The acquisition of mitochondria appears to have happened only once. This is not to say that eukaryote acquisition of an aerobic endosymbiont did not happen more than once but, instead, that of those acquisition events, only one seems to have survived to the present. Another way of stating this point is that mitochondria appear to be monophyletic, that is, they represent a single lineage that dates back, presumably, to the original mitochondrion acquisition event. We can ascertain this monophyly in part by comparing among mitochondrial DNA. That is, mitochondria, as once free-living bacteria, initially had and to a large extent still have a genome that is independent of that found in the nucleus of their hosts. Some seemingly mitochondria-like organelles, in certain eukaryotic lineages, appear to lack even a remnant genome, however. This complicates claims as to the monophyletic nature of mitochondria and their ilk. In other words, without DNA to sequence, one must resort to old-fashioned comparative phenomics.

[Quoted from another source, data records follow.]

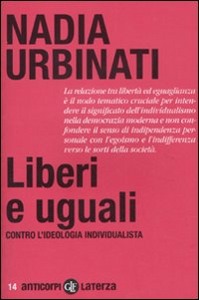 URBINATI NADIA, Liberi e uguali contro l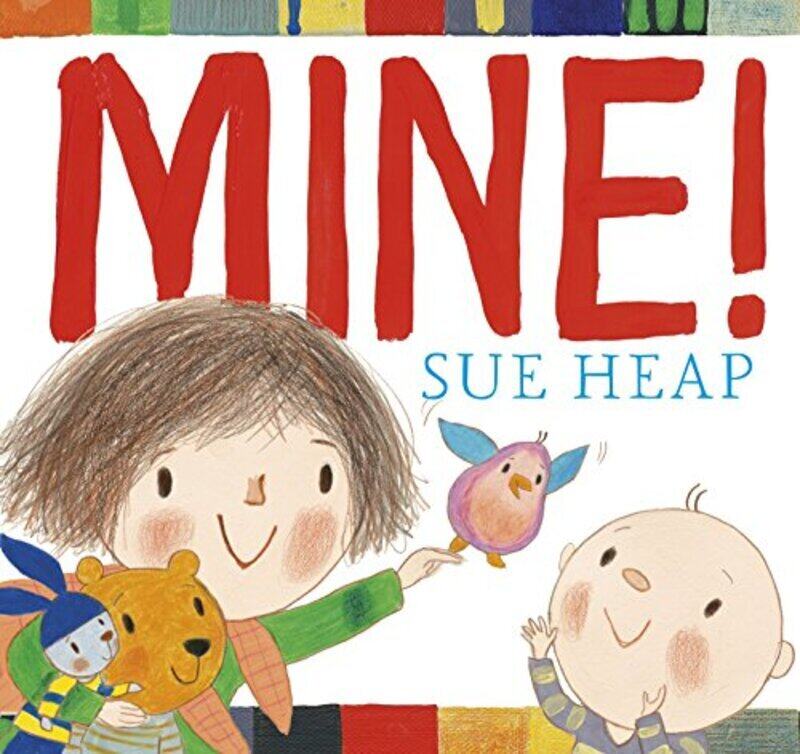 

Mine!, Hardcover Book, By: Sue Heap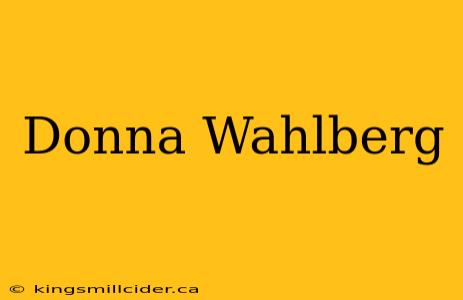 Donna Wahlberg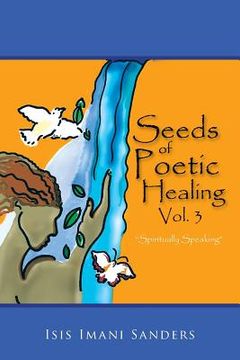 portada Seeds of Poetic Healing, Vol. 3: "Spiritually Speaking" (en Inglés)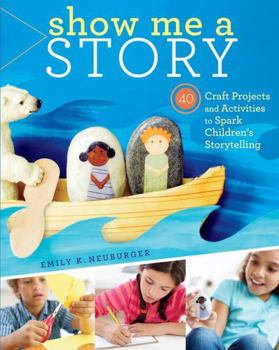 Paperback Show Me a Story: 40 Craft Projects and Activities to Spark Children's Storytelling Book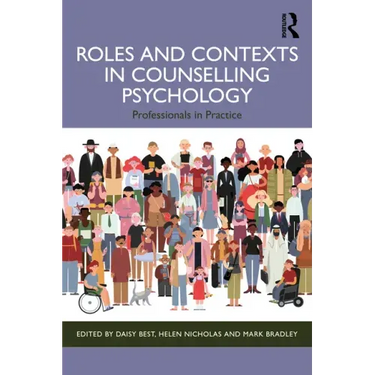 Roles and Contexts in Counselling Psychology: Professionals in Practice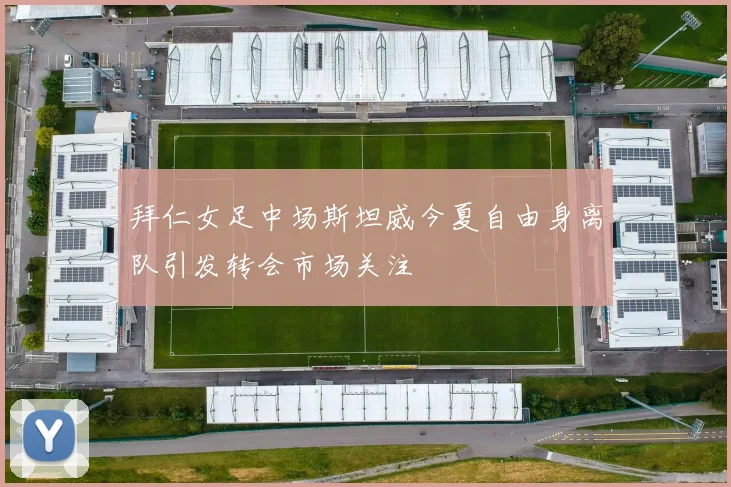 拜仁女足中场斯坦威今夏自由身离队引发转会市场关注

The result of these latter efforts is a claim that mitochondria, as well as hydrogenosomes and mitosomes, together represent mitochondria along with mitochondria-derived organelles (van der Giezen and Tovar, 2005) .

Hydrogenosomes, as their name suggests, are hydrogen-generating organelles while mitosomes are hydrogenosome-like but nevertheless do not generate molecular hydrogen. In either case, these organelles are not involved in the aerobic respiration that one typically associates with mitochondria. There also exist mitochondria which, when under anaerobic conditions, employ organic compounds, rather than molecular oxygen, as final electron acceptors. Quoting van der Giezen and Tovar (2005) (p. 526):

…many eukaryotic organisms contain mitochondria that can produce ATP without consuming oxygen. Instead, these facultative anaerobic organelles use terminal oxidases that are capable of using endogenous organic compounds, such as fumarate or inorganic nitrate, as final electron acceptors… Facultative anaerobic mitochondria are found not only in some obscure unicellular protists that live in microaerophilic or anaerobic environments, but also in 'higher' multicellular eukaryotes, such as mussels, snails and parasitic helminths. The biochemical diversity of anaerobic mitochondria and the biochemical range of aerobic mitochondria illustrate the biochemical heterogeneity of this organelle.

Thus, the "truism" that mitochondria are associated with aerobic respiration in eukaryotes presumably is true, or at best is only true for eukaryotes that in fact are respiring aerobically.